§ **PROBLEM DESCRIPTION**: Using the data below, restate exactly every line from the one with "[camera trap, expert-labeled]" up to and including the one with "scientific name: Bos taurus". No picture belongs in it.

§ **DATASET RECORDS**:
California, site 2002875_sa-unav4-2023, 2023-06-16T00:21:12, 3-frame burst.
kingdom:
---
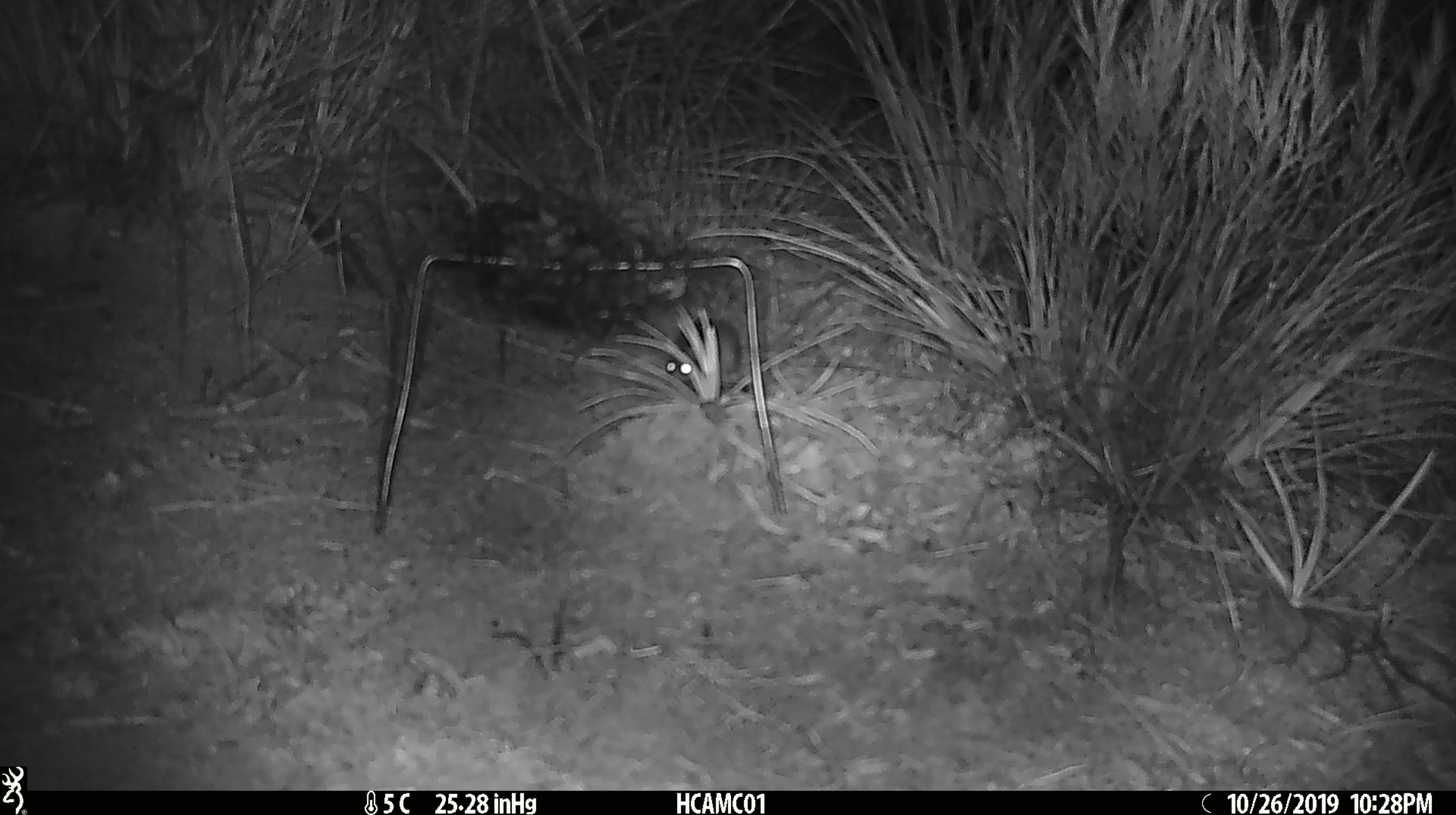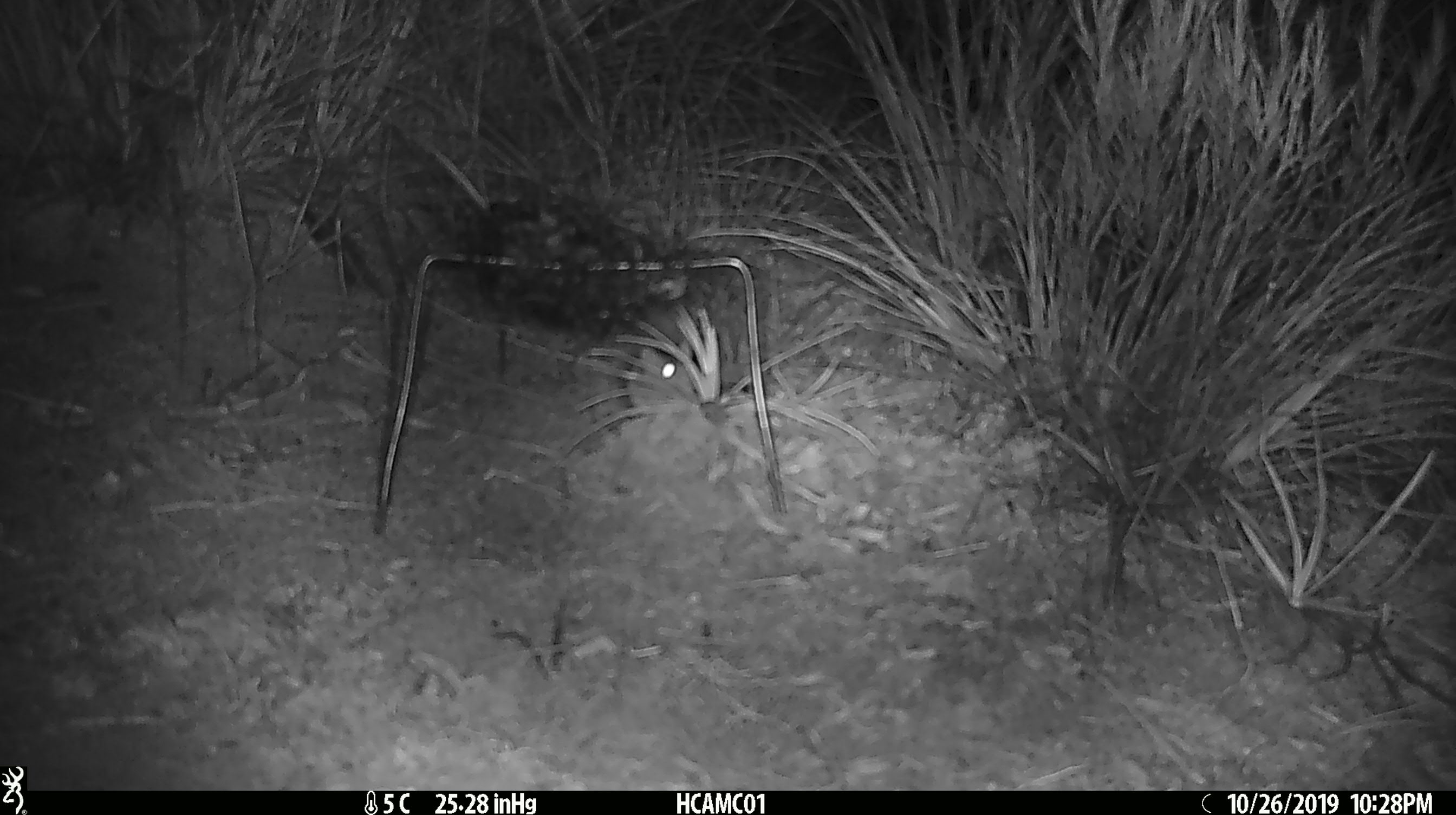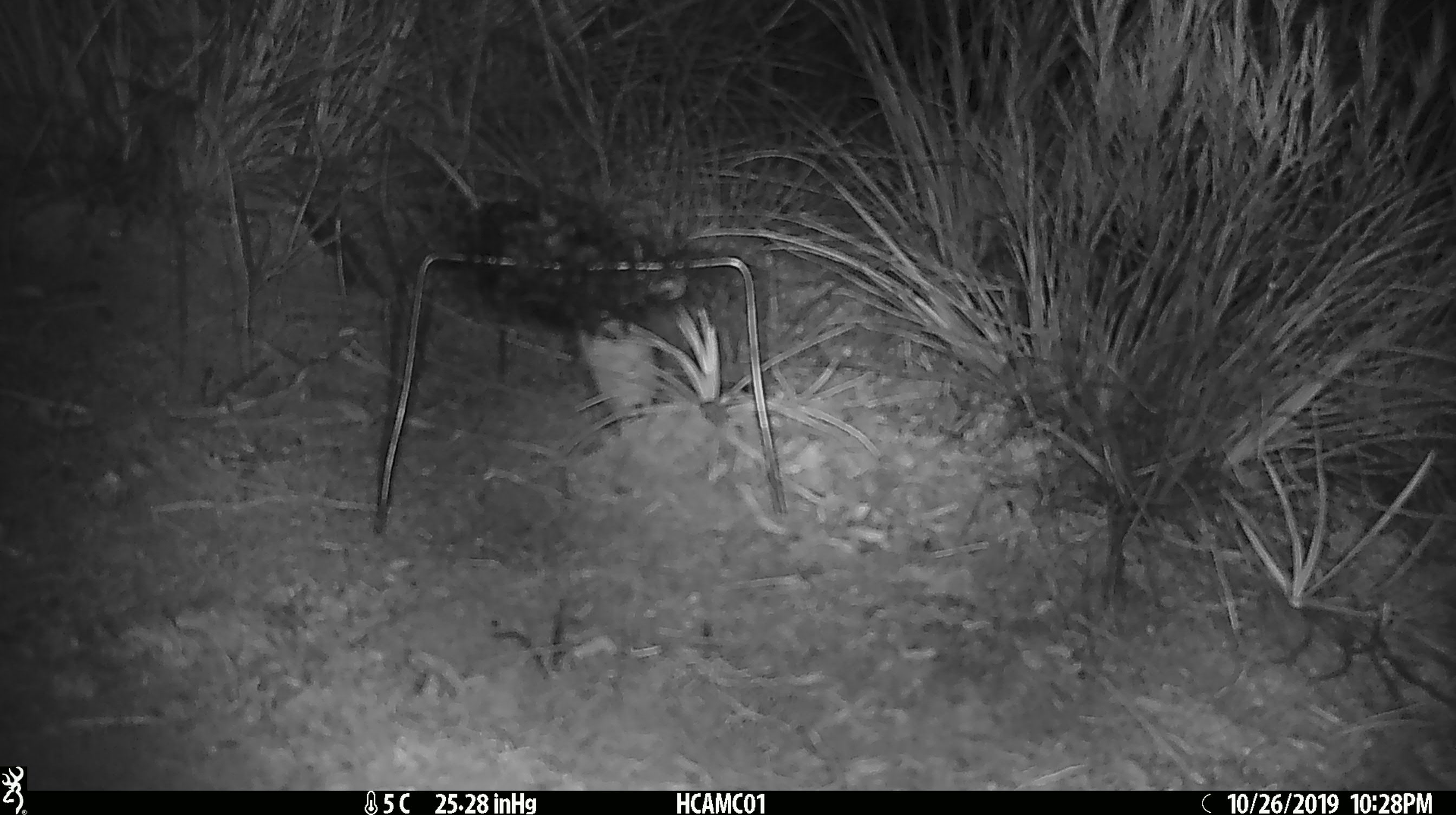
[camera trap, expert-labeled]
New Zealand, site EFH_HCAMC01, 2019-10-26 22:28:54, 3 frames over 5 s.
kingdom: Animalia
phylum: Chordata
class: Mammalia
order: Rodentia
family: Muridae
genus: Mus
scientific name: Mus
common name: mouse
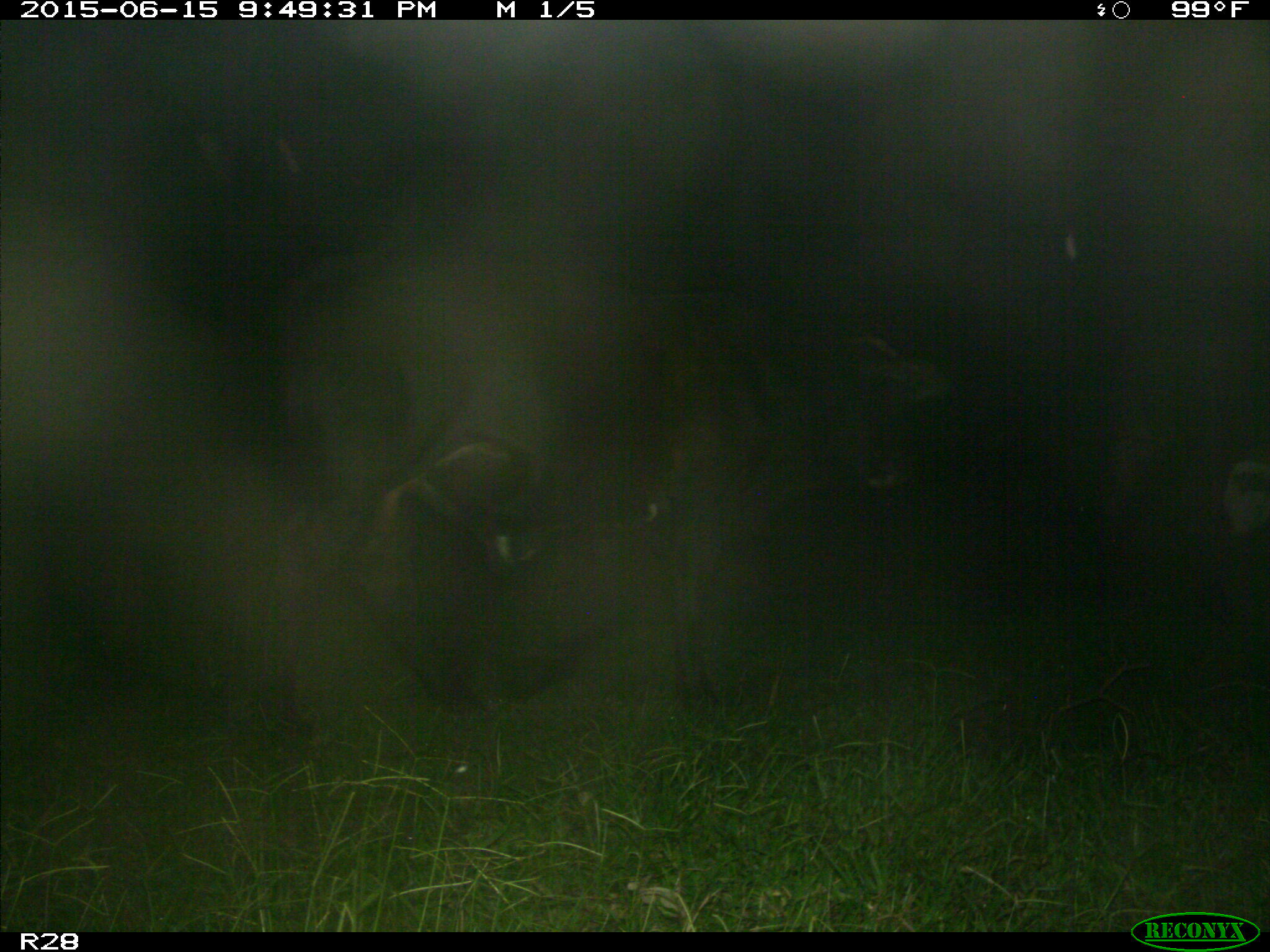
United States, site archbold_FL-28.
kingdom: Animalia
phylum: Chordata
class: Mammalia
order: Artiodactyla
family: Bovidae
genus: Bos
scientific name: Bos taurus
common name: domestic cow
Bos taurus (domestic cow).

§ **TASK RESPONSE**:
[camera trap, expert-labeled]
New Zealand, site EFH_HCAMC01, 2019-10-26 22:28:54, 3 frames over 5 s.
kingdom: Animalia
phylum: Chordata
class: Mammalia
order: Rodentia
family: Muridae
genus: Mus
scientific name: Mus
common name: mouse
United States, site archbold_FL-28.
kingdom: Animalia
phylum: Chordata
class: Mammalia
order: Artiodactyla
family: Bovidae
genus: Bos
scientific name: Bos taurus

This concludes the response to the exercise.